Workbench Integration Enabler overview.

The objective is to integrate the bio.tools registry with workbench environments in two ways: (1) “ReGaTE”, a utility for en masse registration of services from Galaxy instances; (2) the “ToolDog” utility, to translate the description of any tool or service that is registered in bio.tools, into the format required by the existing major workbench environments.

Workbench Integration Enabler overview.

The objective is to integrate the bio.tools registry with workbench environments in two ways: (1) “ReGaTE”, a utility for en masse registration of services from Galaxy instances; (2) the “ToolDog” utility, to translate the description of any tool or service that is registered in bio.tools, into the format required by the existing major workbench environments.

Tool descriptions

Bioinformatics tools are described in various formats and levels of detail, befitting different systems and use-cases. A bio.tools entry provides tool descriptions for tool end-users, primarily for search and discovery purposes. The metadata provides a basic description including the tool type, what task it performs, the main input and output data, who created it, where it is available, and its license. This description, based on the BiotoolsSchema model, can be accessed through the bio.tools API and retrieved in JSON format. Conversely, Galaxy and CWL tool descriptions must support tool discovery, execution, and integration into homogeneous environments. This requires an extensive description of their command line syntax (or other type of API). Galaxy tool descriptions are written in XML or YAML, and the corresponding XSD is available. CWL tool descriptions are described using the YAML-based SALAD format. All three of these tool description formats provide the possibility of specifying EDAM terms. In bio.tools this can be done directly. CWL supports these annotations through the addition of bioschemas mark-up, and Galaxy supports EDAM through specific tags mapping to its internal typing system [21]. The EDAM ontology helps with the description of the tools by providing a common vocabulary that includes terms to describe topics that specify which particular domains of bioinformatics the tool serves, operations that describe what the tool does, and data and formats that specify the type and format of the inputs and outputs.

Completeness of Workbench tool description

Tool descriptions for workbench systems are expensive to create and maintain, because they require exhaustive knowledge of both the described tool, and the syntax used for the description [19]. Consequently, tool descriptions are sometimes incomplete or out of date. For instance, in the case of Galaxy, the analysis of the main server and the server of the Institut Pasteur [22] shows that some tools are not adequately described (see Figure 2). Specifically, although most of the tools have a help section and a description, important elements such as citation information are often missing.

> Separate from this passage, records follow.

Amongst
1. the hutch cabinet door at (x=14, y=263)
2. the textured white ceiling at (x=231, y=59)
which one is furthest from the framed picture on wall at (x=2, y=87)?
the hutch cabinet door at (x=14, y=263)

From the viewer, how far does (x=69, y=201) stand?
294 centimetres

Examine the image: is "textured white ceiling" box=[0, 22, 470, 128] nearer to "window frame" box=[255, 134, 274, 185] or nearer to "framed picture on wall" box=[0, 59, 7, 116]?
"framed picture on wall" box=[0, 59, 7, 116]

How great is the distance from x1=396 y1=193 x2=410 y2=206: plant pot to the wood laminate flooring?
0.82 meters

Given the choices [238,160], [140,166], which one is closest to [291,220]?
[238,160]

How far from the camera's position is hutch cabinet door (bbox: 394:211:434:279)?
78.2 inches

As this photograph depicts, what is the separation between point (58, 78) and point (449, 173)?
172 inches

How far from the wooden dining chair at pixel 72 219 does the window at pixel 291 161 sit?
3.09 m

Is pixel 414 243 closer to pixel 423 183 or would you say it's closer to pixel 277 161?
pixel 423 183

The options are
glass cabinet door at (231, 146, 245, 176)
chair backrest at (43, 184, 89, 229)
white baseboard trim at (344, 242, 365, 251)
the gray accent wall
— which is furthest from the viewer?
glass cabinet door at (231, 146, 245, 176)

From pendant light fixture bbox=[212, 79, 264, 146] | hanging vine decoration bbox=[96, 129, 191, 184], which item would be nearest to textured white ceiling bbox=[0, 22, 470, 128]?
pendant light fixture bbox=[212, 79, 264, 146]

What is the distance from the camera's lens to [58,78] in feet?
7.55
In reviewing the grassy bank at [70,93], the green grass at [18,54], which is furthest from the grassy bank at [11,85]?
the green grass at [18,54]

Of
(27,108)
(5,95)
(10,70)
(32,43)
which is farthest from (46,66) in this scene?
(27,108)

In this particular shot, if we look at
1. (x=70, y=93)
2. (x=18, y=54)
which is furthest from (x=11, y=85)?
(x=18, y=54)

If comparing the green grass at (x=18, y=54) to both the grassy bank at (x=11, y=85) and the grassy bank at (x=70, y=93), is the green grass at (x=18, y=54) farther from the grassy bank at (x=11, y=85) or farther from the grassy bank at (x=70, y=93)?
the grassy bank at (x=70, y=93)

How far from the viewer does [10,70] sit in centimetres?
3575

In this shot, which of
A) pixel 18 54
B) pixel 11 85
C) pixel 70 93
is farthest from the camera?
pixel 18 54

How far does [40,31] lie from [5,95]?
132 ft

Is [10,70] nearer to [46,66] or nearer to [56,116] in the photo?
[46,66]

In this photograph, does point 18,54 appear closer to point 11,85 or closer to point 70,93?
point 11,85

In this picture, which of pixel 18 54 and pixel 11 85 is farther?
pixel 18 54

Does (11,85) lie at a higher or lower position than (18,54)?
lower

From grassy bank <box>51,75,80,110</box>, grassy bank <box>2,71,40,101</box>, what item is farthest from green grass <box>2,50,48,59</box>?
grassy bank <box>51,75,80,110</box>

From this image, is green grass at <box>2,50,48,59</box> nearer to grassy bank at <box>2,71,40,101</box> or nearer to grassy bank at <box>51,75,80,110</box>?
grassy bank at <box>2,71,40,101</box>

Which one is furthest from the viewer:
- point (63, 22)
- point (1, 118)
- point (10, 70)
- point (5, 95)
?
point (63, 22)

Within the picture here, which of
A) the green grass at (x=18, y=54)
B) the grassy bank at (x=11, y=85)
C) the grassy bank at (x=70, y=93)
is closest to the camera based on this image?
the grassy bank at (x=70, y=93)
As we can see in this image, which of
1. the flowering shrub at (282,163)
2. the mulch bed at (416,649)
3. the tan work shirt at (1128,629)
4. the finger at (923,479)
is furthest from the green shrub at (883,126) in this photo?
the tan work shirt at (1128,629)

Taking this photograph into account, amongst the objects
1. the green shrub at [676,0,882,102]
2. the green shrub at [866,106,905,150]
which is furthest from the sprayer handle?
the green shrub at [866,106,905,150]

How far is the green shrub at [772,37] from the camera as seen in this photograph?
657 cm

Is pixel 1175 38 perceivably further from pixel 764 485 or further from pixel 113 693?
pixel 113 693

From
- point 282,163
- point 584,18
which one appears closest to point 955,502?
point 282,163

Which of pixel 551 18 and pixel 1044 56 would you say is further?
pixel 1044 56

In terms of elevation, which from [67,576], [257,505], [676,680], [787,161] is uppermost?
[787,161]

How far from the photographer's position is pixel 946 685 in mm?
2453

The evolution of the Galaxy framework itself also generates a need for maintenance, through changes in the tool description format. With the recent addition of EDAM annotations tags in the format, tools had to be updated to support this new feature. The users of such graphical workbench platforms do not typically handle tool discovery and deployment tasks. Thus, detailed tool descriptions are fundamental, because they are the main source of information for the scientists who use them.
Figure 2.

Metadata coverage for Galaxy tool descriptions from ( A) the main Galaxy instance ( https://usegalaxy.org) and ( B) the Institut Pasteur Galaxy instance ( https://galaxy.pasteur.fr). The graphs show the percentage of tools possessing various metadata types: Help: usage instructions; Description: description of the tool to be displayed in the tool menu; Citations: tool citation information using either a DOI or a BibTeX entry; H+D+C: contains a help, description and citations section; Operations: description of the EDAM operation(s) performed; Topics: description of the EDAM topics covered. The total number of tools includes those which were successfully retrieved and analyzed (672 out of 1209 on Galaxy main, 351 out of 526 on Pasteur); not all available tools were retrieved - some because they are not available in a ToolShed, and some because we chose to retrieve only the latest version of each tool and discarded the earlier ones.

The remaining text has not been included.